Юлия посмотрела на сестру и отвела взгляд.

– Для него карьера значит очень много: быть доверенным лицом Цезаря, начальником элитной императорской когорты. Невозможно представить, чтобы такой человек мог отказаться от всего этого ради преследования женщины, с которой запрещено общаться.

– Звучит невероятно, не правда ли? – вздохнула Юлия.

– Да, это так.

– Не знаю, Ларвия, но когда увидела, как он смотрит на меня во время жертвоприношения, испытала такие чувства… – она замолчала, робко улыбнувшись. – Может быть, слишком преувеличиваю, может, просто совпадение? А если захотел взглянуть на меня из простого любопытства? Возможно, это ни к ничему не приведет, – она засмеялась нервным смехом. – Очевидно, вредно слишком много времени проводить одной – долгие размышления приводят к тому, что незначительный эпизод может обернуться трагедией.

– Постараюсь навещать тебя почаще, – улыбнулась Ларвия. – Если лично обращусь к Ливии, уверена, она разрешит – тебе нужно общение. А я занята только устройством приемов, позирую для портретов и сражаюсь с новым телохранителем.
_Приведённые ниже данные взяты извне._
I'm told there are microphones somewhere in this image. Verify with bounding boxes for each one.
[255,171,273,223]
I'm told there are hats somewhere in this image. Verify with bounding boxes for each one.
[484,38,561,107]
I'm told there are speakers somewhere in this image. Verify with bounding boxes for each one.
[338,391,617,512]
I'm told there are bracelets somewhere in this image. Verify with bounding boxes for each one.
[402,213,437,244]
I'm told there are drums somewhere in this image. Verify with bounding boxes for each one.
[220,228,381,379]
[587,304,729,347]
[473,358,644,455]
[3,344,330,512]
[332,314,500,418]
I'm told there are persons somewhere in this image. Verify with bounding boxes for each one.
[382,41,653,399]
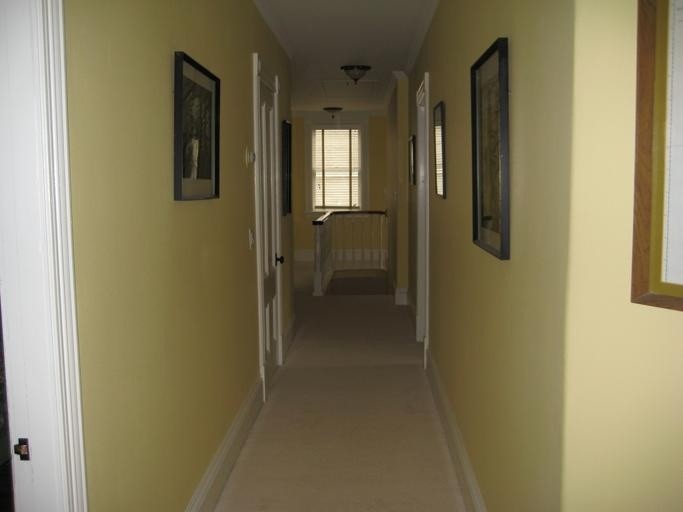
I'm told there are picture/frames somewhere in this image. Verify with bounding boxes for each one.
[174,51,220,201]
[470,36,511,261]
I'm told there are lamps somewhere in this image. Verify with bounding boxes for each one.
[340,65,371,85]
[324,107,342,120]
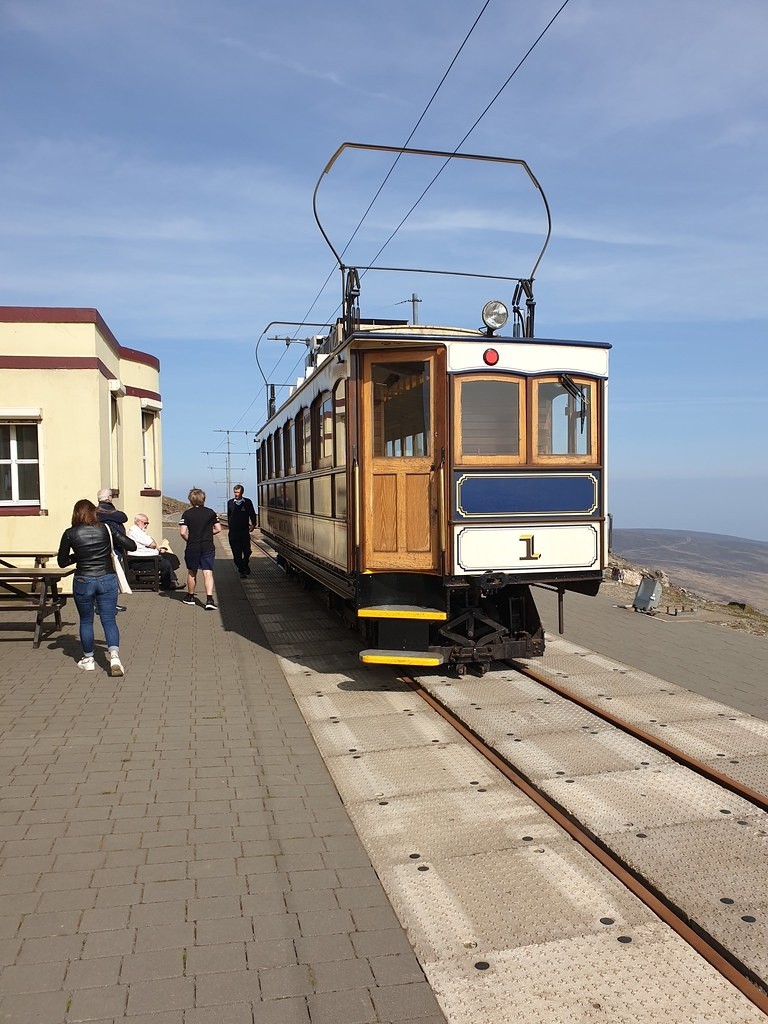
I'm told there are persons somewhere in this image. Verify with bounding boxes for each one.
[180,489,221,609]
[57,499,137,676]
[128,513,186,590]
[268,486,292,526]
[227,485,256,578]
[97,490,128,613]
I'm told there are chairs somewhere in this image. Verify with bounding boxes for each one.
[121,549,162,592]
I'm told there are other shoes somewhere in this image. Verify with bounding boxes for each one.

– Ты с ним сражаешься? – усмехнулась Юлия, посочувствовав анонимному рабу, у которого хватает сил противостоять капризам и железной воле Ларвии.

– Он совершенно невозможен, но Каска навязал его, и, кажется, я не избавлюсь от него.

– Расскажи о нем, – попросила Юлия, довольная, что можно сменить тему разговора, и Ларвия охотно согласилась.

* * *

Когда Ларвия вышла из атрия храма Весты, на площади уже никого не было, кроме ее носильщиков и Верига, ожидавших ее на нижних ступеньках лестницы. Попрощавшись с Юнией Дистанией, она заметила группу гуляк, появившихся из-за угла и направлявшихся в Субуру. Вериг сразу загородил собой хозяйку и стоял так, пока они не скрылись из виду.

Не взглянув даже на охранника, Ларвия села в паланкин и постучала по крыше, давая знак отправляться в путь. Задернув занавески, задумалась, глядя в одну точку перед собой. Усилившийся шум свидетельствовал о том, что тихая площадь осталась позади, они – на главной улице, запруженной многочисленными торговыми повозками: фрукты, вино, ковры перевозились по ночам, поскольку закон запрещал это делать днем. Поэтому с наступлением темноты на улицах раздавался скрип колес, ржание лошадей и крики рабов, охранявших товары своих господ. Случайные частные паланкины сливались с этим потоком, пересекая улицы, увертываясь от колес повозок и старясь попасть на посыпанные гравием дорожки, предназначенные для пешеходов.

Ее думы о сестре и о том, куда может завести ее увлечение знаменитым центурионом, прервали громкие крики, предвещавшие опасность. Выглянув из-за занавесок, она увидела скачущую на них лошадь, запряженную в повозку, полную африканских бананов. Раб, управлявший ею, отчаянно пытался остановить обезумевшее животное. Ларвия даже не успела сообразить, что происходит, как Вериг, схватив ее за обе руки, выдернул с сиденья. Ей показалось, что она летела по воздуху, пока не приземлилась мягким местом у края дороги, поросшим травой. Вериг навалился на нее всем телом.

Хозяйка и раб лежали неподвижно. Ларвия смутно слышала треск, а затем лошадь с повозкой прогромыхала мимо них. Раздавались крики людей, и только теперь она почувствовала, что не может даже пошевелиться. Вериг буквально пригвоздил ее к земле.